峰達郎唐津市長(右)に経産大臣表彰を報告する喜多島俊一さん=6月25日、唐津市役所

 唐津市の西唐津商店街振興組合の喜多島俊一理事長(68)が商店街功労者として経産大臣表彰を受けた。「モダンレトロ」をテーマにした景観づくり、イベント開催による地域活性化に奔走し、2011年から県商店街振興組合連合会の理事長も務める。

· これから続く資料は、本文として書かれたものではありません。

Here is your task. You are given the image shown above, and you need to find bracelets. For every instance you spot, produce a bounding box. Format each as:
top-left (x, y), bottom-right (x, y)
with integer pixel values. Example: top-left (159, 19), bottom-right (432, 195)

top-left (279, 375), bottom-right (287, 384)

 父から受け継いだ雑貨店を化粧品専門店に変え、商店街で役員を務めてきた。商店街を貫く道路の拡張計画に直面。国道204号バイパスなど2本の大きな道路に地域が挟まれ、「拡張に反対していたら、町が置いて行かれる」と危機感を持ち、拡張を契機にまちづくりを進めた。

 1995年から3年間で68回の会合を重ねた。唐津港と共に発展してきた商店街で、港繁栄の象徴である明治の洋館「旧三菱合資会社唐津支店本館」(県重要文化財)をモデルに、モダンレトロをテーマに外壁などに統一感を持たせた。「まちづくりにはテーマが必要」と語る。

 通りに面した小さな広場でイベントを開くなどしてきた。山手の新興住宅地の住民に住宅購入の理由を尋ね、「表(入り口)の商店街の街並みがきれいで」と言われたことをうれしそうに思い出す。表彰を励みに「通りたい街にするようにもっと頑張らんばいかん」と気を吐く。